»Comme une journée bien employée procure un bon sommeil; une vie bien vécue donne une douce mort.

»Quand je croyais que j'apprenais à vivre—j'apprenais seulement à mourir.»

VIII

Au début de février, la température s'adoucit, la neige commença à fondre sur les toits, les bourgeons éclatèrent. Le matin, lorsque le soleil glissait ses rayons dans l'atelier, Francesco installait dans un fauteuil son vieux maître et celui-ci se chauffait immobile, la tête inclinée, les mains posées sur les genoux: dans ces mains et sur ce visage se lisait une expression de fatigue infinie.

L'hirondelle qui avait hiverné derrière la cheminée et que Léonard avait apprivoisée, tournoyait dans la pièce, se posait sur l'épaule de l'artiste ou sur ses mains, puis s'enlevait d'un coup d'aile comme impatiente du printemps qui s'annonçait. D'un regard attentif, Léonard suivait tous les mouvements de l'oiseau et la pensée des ailes humaines de nouveau fermentait en son cerveau.
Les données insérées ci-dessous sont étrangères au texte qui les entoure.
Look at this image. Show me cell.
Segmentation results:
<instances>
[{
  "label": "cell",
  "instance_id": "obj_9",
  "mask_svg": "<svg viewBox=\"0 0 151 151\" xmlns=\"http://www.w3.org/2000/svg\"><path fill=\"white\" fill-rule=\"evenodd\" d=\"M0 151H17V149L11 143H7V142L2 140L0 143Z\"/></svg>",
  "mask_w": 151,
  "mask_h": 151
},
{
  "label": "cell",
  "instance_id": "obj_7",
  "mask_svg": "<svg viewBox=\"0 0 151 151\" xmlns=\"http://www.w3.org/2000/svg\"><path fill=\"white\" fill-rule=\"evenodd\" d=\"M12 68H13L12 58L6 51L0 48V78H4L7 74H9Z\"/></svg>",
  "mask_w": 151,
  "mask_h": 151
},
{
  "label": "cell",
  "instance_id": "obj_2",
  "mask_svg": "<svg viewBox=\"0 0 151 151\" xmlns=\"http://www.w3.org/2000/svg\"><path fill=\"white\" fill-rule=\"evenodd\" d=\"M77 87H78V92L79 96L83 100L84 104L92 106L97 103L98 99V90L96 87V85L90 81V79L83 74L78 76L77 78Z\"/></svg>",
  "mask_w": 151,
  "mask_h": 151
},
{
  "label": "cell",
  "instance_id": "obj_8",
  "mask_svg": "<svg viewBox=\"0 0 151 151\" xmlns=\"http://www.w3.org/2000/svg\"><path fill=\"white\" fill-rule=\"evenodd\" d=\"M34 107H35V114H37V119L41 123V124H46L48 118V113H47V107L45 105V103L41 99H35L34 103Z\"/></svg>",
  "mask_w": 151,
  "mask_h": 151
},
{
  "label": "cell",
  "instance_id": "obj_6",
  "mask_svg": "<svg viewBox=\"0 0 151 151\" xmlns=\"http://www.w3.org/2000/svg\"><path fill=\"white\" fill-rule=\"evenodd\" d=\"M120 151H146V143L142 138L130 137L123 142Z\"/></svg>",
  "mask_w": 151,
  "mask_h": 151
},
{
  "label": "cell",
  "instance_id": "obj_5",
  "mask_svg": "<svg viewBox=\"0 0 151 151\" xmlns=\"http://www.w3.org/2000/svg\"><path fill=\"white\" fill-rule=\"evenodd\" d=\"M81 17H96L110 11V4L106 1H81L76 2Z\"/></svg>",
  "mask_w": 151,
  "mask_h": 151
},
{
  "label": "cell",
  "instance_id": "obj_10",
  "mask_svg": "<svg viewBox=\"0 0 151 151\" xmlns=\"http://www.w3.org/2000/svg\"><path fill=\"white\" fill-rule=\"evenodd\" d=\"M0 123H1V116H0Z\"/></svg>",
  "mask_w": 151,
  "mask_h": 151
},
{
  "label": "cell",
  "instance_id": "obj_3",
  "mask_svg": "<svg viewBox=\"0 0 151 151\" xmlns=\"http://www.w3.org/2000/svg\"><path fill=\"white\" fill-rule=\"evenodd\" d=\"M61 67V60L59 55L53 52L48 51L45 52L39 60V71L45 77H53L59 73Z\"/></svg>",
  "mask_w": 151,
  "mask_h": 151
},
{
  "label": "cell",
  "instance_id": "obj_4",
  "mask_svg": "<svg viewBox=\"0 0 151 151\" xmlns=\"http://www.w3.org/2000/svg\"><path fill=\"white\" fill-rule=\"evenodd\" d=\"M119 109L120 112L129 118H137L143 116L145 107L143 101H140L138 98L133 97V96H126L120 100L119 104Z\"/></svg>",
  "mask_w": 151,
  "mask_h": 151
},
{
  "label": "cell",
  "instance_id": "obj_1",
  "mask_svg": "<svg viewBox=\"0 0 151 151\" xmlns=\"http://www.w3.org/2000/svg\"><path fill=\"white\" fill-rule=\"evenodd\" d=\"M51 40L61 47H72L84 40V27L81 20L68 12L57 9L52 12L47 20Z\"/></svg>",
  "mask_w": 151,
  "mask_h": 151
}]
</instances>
Les dernières années, il ne s'en était guère occupé, tout en y songeant toujours. Observant le vol de l'hirondelle et sentant définitivement un nouveau projet mûr dans son cerveau, il résolut d'entreprendre un dernier essai avec le dernier espoir que la création de ces ailes justifierait tout l'effort de sa vie.

Il entreprit ce nouveau travail avec la même obstination, avec la même hâte fiévreuse que celles qu'il avait mises à peindre Jean le Précurseur. Ne songeant pas à la mort, vainquant sa faiblesse et la maladie, oubliant le sommeil et la nourriture, il restait penché des journées entières au-dessus de ses dessins et de ses calculs. Par moment, il semblait à Francesco que ce travail était le délire d'un fou. Une semaine s'écoula ainsi. Melzi ne quittait pas le maître, passait des nuits à veiller près de lui. Cependant, la fatigue l'emporta et le troisième jour Francesco s'assoupit dans le fauteuil auprès du feu éteint.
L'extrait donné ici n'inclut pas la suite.